Is Bloch theorem suitable for correlated electrons?

Question

I have been studying solid state physics recently. For Bloch theorem which states that for crystal with periodic symmetry, we have $$\psi_{nk}(r)=e^{ikr}u_{nk}(r).$$

According to the textbook, this theorem is deduced under the independent electrons approximation, as the deduction starts from the one electron Schrödinger Equation. But I wonder if this theorem stills holds for correlated electrons. Because for correlated electrons, we should still have the potential $U(r)$ to obey $$U(r)=U(r+R),$$ although in the case of correlated electrons $U(r)$ contains the interaction between different electrons.
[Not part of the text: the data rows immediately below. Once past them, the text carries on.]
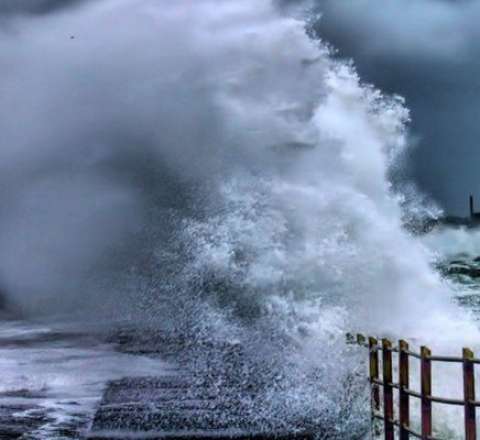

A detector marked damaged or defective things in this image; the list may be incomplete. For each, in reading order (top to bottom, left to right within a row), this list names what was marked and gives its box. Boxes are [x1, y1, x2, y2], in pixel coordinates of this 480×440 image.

rusty metal railing [348, 334, 480, 440]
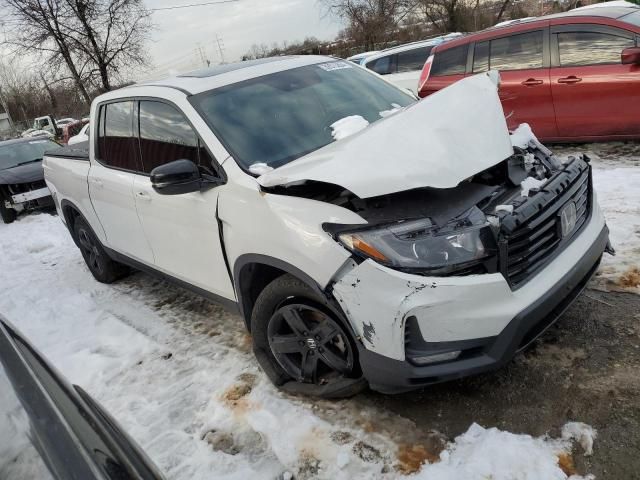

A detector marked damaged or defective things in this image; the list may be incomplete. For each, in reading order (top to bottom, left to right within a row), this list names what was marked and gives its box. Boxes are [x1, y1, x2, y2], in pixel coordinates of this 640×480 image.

crumpled hood [0, 161, 44, 184]
crumpled hood [258, 71, 512, 199]
broken bumper piece [332, 202, 608, 394]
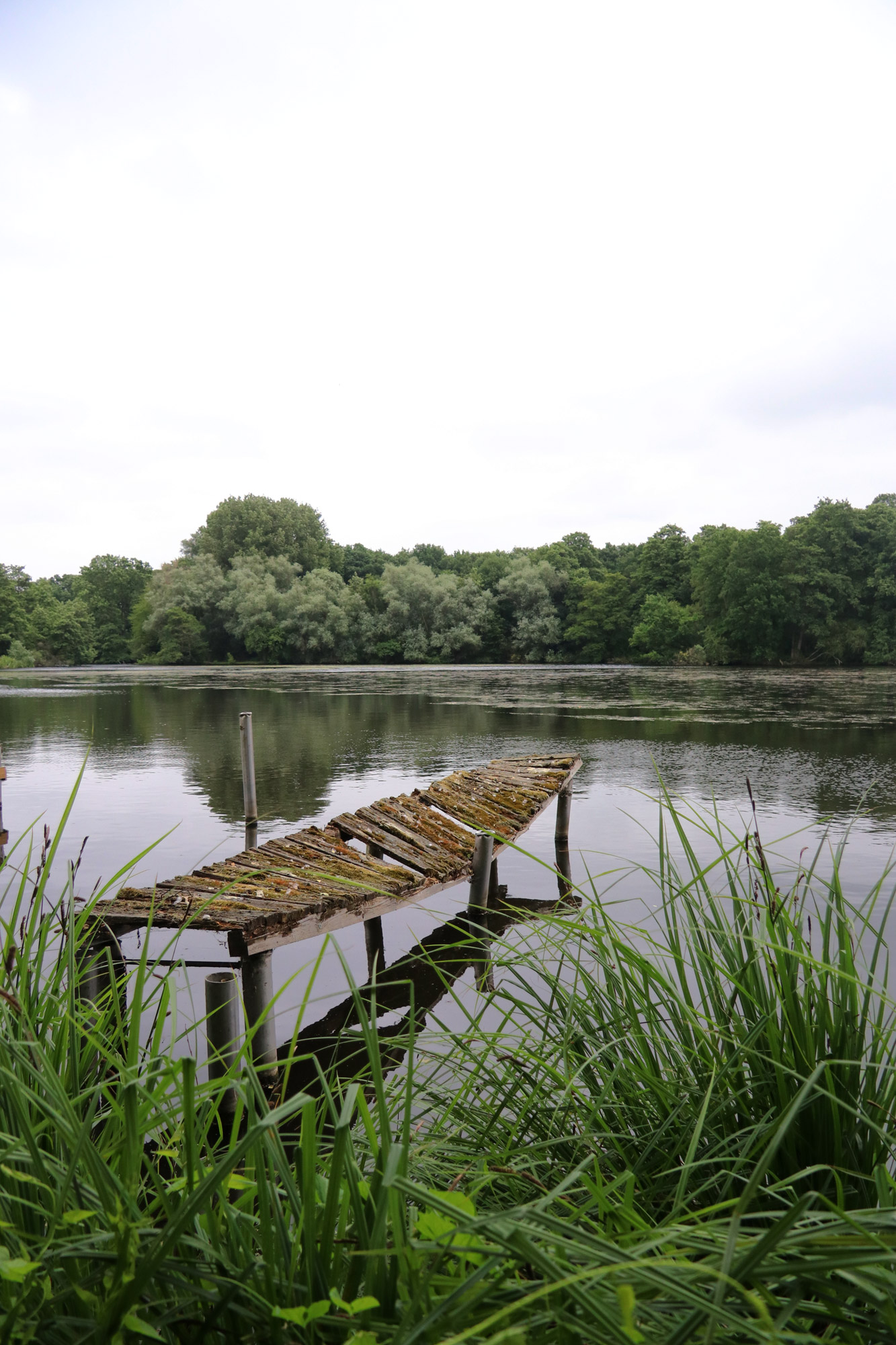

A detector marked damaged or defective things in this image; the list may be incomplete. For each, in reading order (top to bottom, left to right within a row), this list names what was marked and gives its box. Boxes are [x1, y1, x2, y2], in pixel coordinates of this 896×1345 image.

rusty metal pole [239, 716, 257, 850]
rusty metal pole [462, 829, 492, 915]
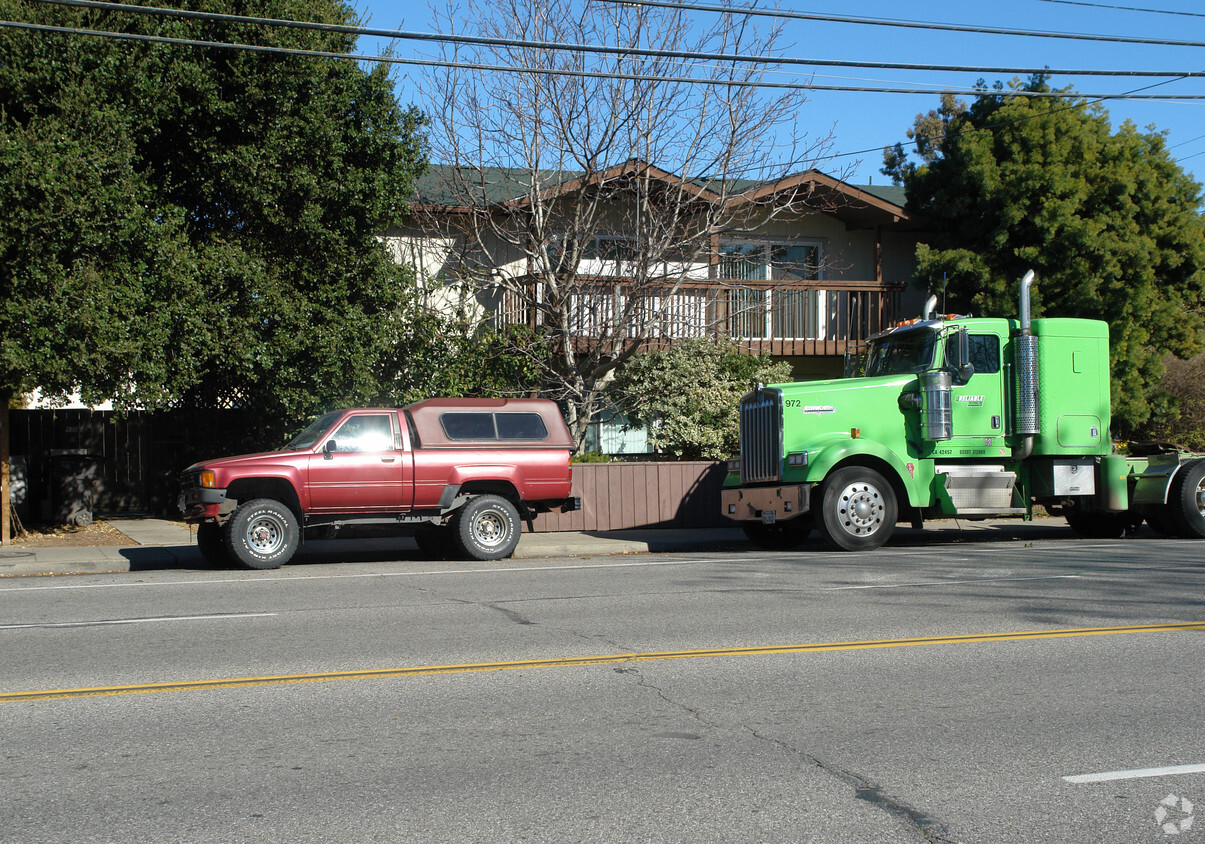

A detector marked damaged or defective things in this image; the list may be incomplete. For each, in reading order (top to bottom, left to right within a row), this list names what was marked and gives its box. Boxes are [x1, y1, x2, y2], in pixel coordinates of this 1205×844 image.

crack in asphalt [616, 660, 954, 844]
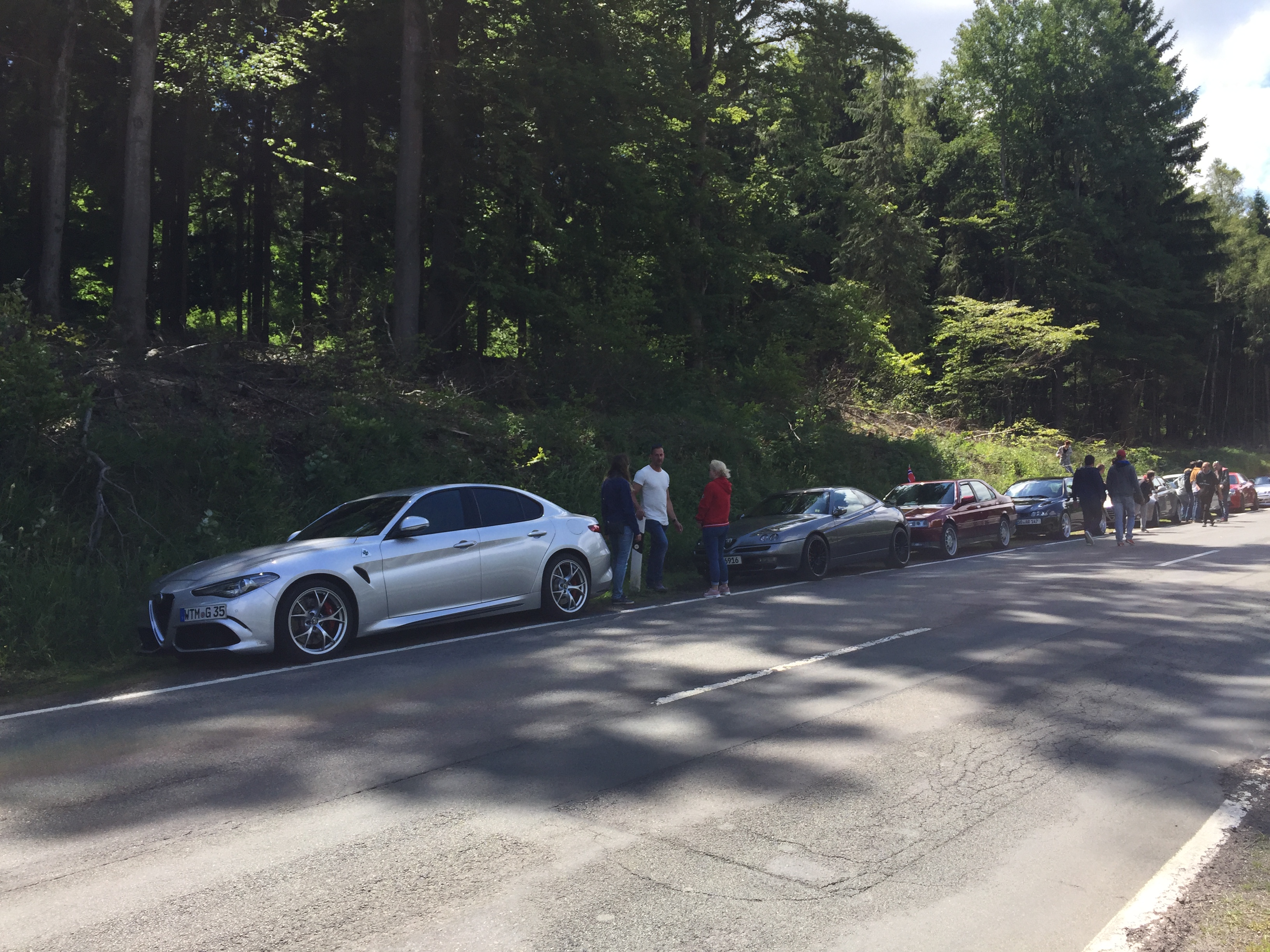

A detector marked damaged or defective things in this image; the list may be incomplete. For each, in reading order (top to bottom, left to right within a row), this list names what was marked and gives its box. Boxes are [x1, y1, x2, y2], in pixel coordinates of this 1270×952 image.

cracked asphalt [7, 515, 1270, 952]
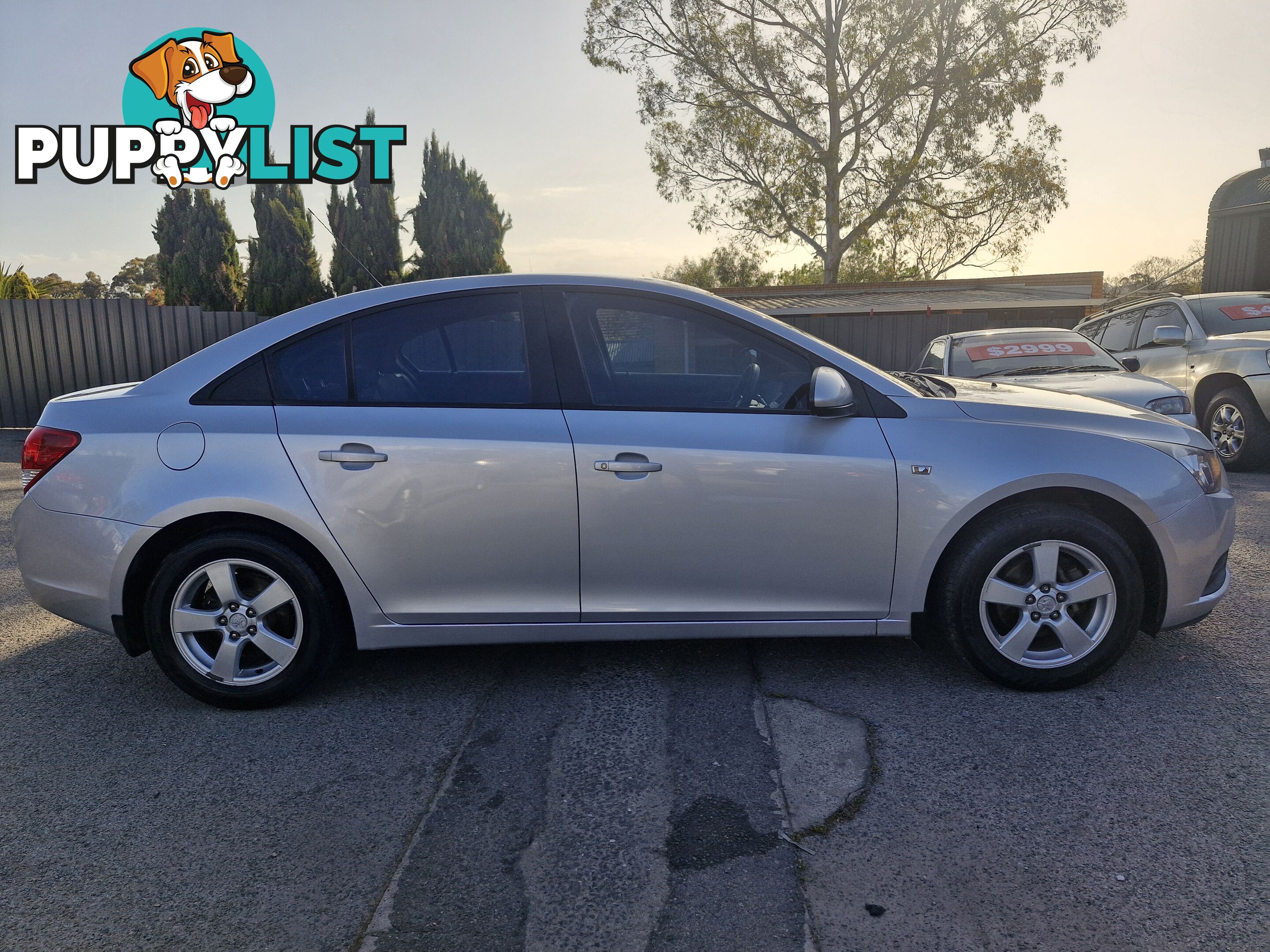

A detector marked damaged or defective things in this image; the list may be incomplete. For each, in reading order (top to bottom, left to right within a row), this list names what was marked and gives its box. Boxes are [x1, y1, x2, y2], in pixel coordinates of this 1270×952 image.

cracked asphalt [0, 434, 1265, 952]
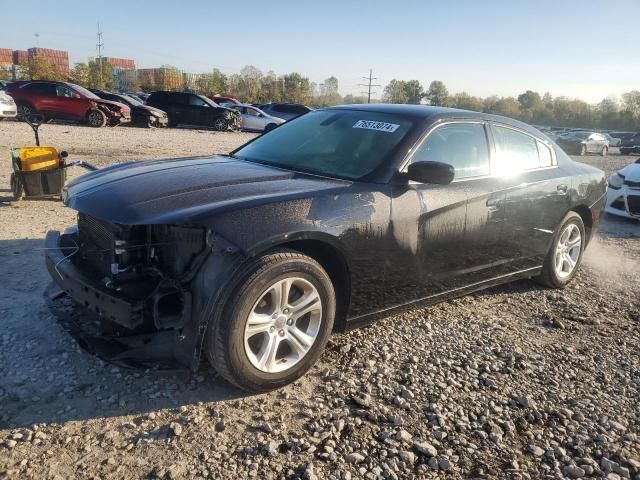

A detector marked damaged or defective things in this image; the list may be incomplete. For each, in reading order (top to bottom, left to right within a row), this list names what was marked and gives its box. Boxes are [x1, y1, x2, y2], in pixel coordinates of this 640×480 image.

front bumper damage [45, 231, 202, 370]
damaged black car [47, 104, 608, 390]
Therefore, in my opinion, Bloch theorem should stills hold for correlated electrons. Can anyone give some comments on my opinion?

Answer 1

Consider a model of two 1D particles in a background periodic potential. When the particles are independent, the potential energy of the system will look like

$$U(x_1,x_2)=f(x_1)+f(x_2).$$

Since we know that the background potential $f$ is periodic, $U$ is then periodic in both $x_1$ and $x_2$. Moreover, it's periodic in a countable infinity of directions, not only in $x_1$ and $x_2$: e.g., it is periodic in $x_1-x_2$ and $x_1+x_2$ directions. But if you consider interaction between the particles, it'll likely depend on $x_1-x_2$, so the potential energy will now look like

$$U(x_1,x_2)=f(x_1)+f(x_2)+Q(x_1-x_2).$$

This interaction term $Q$ now spoils most of the periodicity. The only direction in which this potential energy remains periodic is $x_1+x_2$. This is related to the fact that despite the electrons interact, their center of mass (COM) is still "free". So you can use Bloch theorem, but only for the motion of the COM.

This readily generalizes to the case of $N$ particles and $D$ dimensions. After all you'll get that for interacting identical particles you have only $D$ wavenumbers — those related to motion of the COM, and all the other dimensions of configuration space are not periodic, thus not describable by Bloch's theorem.

Answer 2

I want to answer this by myself. Yesterday, I found some materials about the question. http://www.rug.nl/research/portal/files/2861460/c3.pdf

In general, the answer is yes. Bloch theorem still holds if we consider the interaction between electrons.